In February 1994, the OTS issued a final rule making its capital
treatment of intangible assets generally consistent with the banking
agencies' rules. However, the OTS rule grandfathers preexisting core
deposit intangibles up to 25 percent of core capital and all purchased
mortgage servicing rights acquired before February 1990.
B.5. Capital Requirements for Recourse Arrangements
B.5.a. Leverage Capital Requirements--Through December 31, 1996,
the banking agencies required full leverage capital charges on most
assets sold with recourse, even when the recourse is limited. This
included transactions where the recourse arises
[[Page 62312]]
because the seller, as servicer, must absorb credit losses on the
assets being serviced. Two exceptions to this general rule pertained to
certain pools of first lien one-to-four family residential mortgages
and to certain agricultural mortgage loans. As required by Section 208
of the RCDRIA, an additional exception took effect in 1995 for small
business loans and leases sold with recourse by ``qualified insured
depository institutions.'' Banks had to maintain leverage capital
against most assets sold with recourse because the banking agencies'
regulatory reporting rules that were in effect through December 31,
1996, generally did not permit assets sold with recourse to be removed
from a bank's balance sheet (see ``Sales of Assets With Recourse'' in
Section C.1. below for further details). As a result, such assets
continued to be included in the asset base which was used to calculate
a bank's leverage capital ratio.
Because the regulatory reporting rules for thrifts enable them to
remove assets sold with recourse from their balance sheets when such
transactions qualify as sales under GAAP, the OTS capital rules do not
require thrifts to hold leverage capital against such assets.
As a result of the adoption of GAAP as the reporting basis for bank
Call Reports in 1997, banks will no longer be precluded from removing
assets transferred with recourse from their balance sheets if the
transfers qualify for sale treatment under GAAP. Thus, this capital
difference disappears in 1997.

◆ **Provided information**
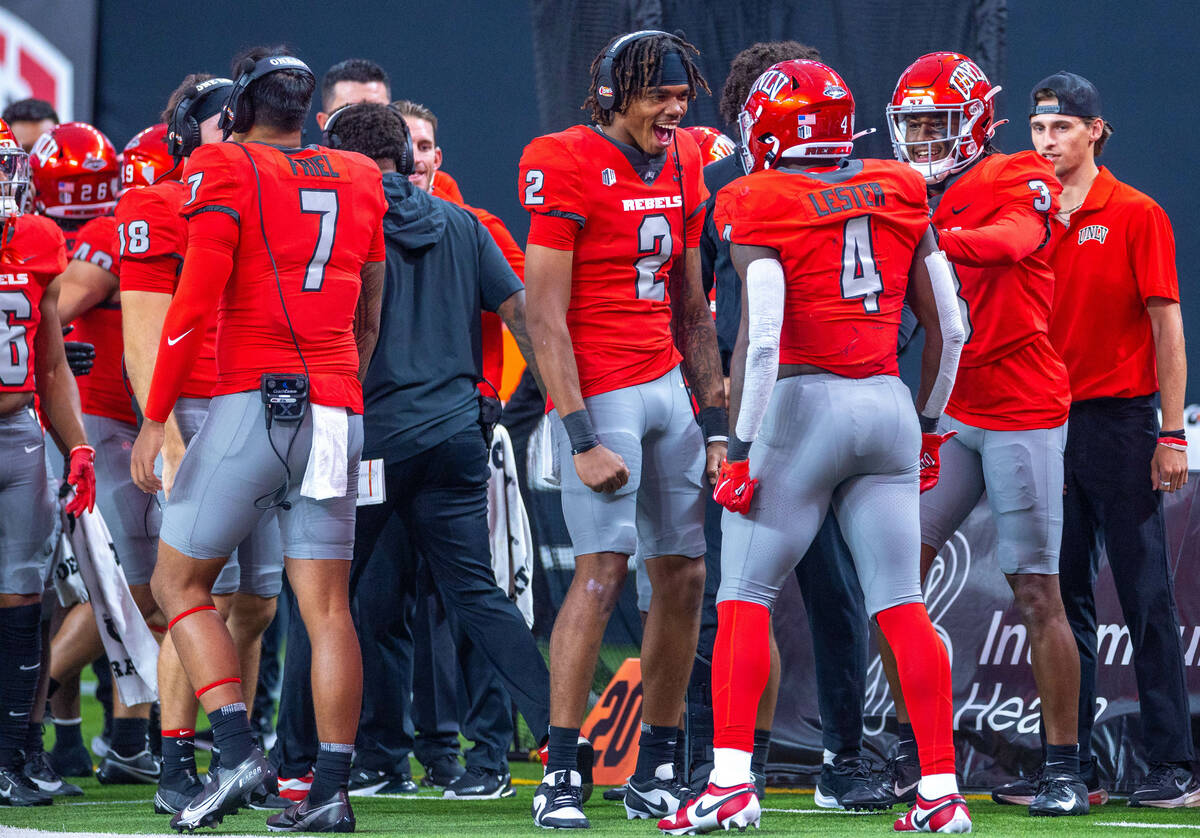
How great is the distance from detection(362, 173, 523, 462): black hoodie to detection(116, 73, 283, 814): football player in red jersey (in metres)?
0.45

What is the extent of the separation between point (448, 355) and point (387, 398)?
225 millimetres

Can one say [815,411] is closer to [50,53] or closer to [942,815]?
[942,815]

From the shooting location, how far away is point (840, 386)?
347cm

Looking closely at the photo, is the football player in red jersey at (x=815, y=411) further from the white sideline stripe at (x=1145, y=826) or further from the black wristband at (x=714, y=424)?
the white sideline stripe at (x=1145, y=826)

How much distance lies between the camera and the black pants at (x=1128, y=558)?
4.46m

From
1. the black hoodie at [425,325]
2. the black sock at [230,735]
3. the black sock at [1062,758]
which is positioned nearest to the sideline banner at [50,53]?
the black hoodie at [425,325]

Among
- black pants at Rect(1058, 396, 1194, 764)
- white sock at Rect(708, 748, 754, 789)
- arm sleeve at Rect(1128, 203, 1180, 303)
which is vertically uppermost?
arm sleeve at Rect(1128, 203, 1180, 303)

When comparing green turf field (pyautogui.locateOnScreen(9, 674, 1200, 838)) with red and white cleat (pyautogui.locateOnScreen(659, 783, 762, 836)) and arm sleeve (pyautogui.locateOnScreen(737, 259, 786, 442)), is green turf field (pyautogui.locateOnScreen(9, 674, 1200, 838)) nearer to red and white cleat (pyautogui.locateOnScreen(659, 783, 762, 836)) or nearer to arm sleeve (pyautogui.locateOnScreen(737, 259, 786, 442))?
red and white cleat (pyautogui.locateOnScreen(659, 783, 762, 836))

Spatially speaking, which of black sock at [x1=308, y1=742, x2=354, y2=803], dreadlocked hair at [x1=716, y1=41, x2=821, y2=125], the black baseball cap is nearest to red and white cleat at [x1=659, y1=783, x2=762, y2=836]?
black sock at [x1=308, y1=742, x2=354, y2=803]

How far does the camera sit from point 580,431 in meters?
3.64

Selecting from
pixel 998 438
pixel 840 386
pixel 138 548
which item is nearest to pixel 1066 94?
pixel 998 438

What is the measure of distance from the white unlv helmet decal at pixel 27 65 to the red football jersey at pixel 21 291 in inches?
154

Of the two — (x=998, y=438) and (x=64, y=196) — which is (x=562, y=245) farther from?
(x=64, y=196)

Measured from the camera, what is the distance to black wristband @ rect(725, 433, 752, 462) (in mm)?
3428
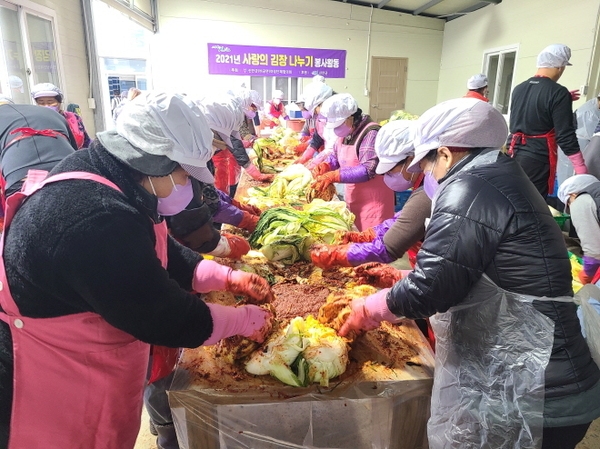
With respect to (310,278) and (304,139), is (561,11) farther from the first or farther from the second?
(310,278)

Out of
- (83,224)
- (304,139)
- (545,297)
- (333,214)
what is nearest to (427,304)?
(545,297)

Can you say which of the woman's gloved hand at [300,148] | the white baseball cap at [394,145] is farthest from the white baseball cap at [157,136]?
the woman's gloved hand at [300,148]

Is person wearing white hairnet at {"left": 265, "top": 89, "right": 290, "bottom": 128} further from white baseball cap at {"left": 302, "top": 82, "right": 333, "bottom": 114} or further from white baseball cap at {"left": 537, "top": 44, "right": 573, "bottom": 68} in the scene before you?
white baseball cap at {"left": 537, "top": 44, "right": 573, "bottom": 68}

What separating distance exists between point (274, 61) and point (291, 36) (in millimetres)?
917

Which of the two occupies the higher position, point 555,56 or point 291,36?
point 291,36

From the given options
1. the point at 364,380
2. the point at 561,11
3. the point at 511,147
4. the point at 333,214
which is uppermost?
the point at 561,11

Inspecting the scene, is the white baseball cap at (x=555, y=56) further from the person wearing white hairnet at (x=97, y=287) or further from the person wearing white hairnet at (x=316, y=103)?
the person wearing white hairnet at (x=97, y=287)

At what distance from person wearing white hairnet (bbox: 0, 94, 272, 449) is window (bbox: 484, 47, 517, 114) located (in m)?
10.6

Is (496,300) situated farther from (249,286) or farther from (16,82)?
(16,82)

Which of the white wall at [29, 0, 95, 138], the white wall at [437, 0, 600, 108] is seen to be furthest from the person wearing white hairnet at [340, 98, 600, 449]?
the white wall at [437, 0, 600, 108]

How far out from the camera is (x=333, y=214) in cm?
279

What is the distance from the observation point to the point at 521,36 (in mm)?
9273

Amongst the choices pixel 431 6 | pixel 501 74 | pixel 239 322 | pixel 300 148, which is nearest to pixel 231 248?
pixel 239 322

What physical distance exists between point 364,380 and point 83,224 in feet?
3.65
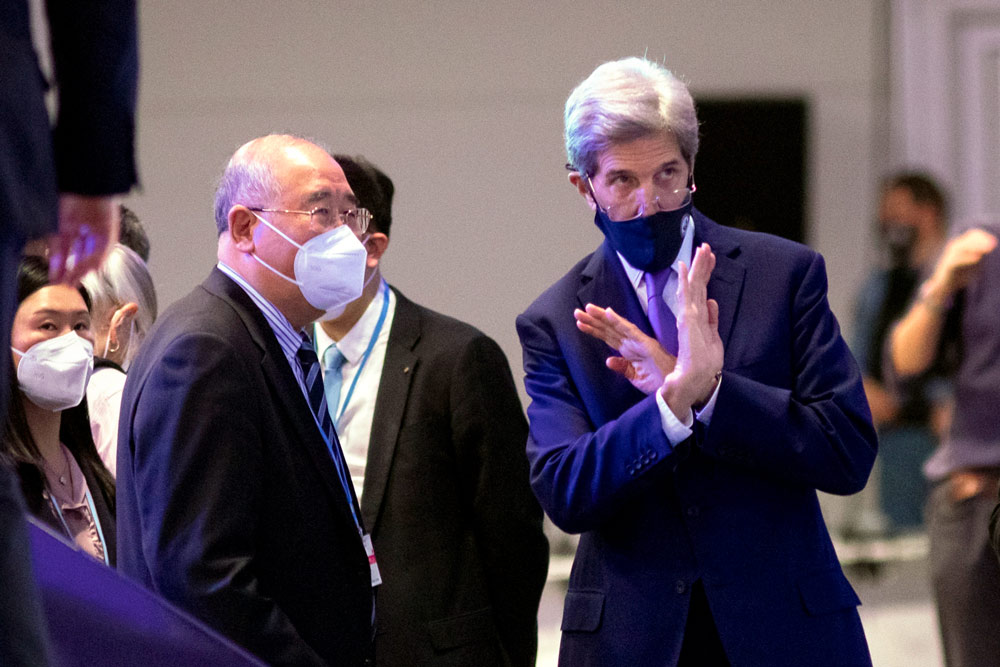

◆ **Given problem**
Copy the passage on capital requirements word for word, starting at "Because the regulatory" and ending after "against such assets.". The material plays no part in what is asked here.

◆ **Answer to the exercise**
Because the regulatory reporting rules for thrifts enable them to
remove assets sold with recourse from their balance sheets when such
transactions qualify as sales under GAAP, the OTS capital rules do not
require thrifts to hold leverage capital against such assets.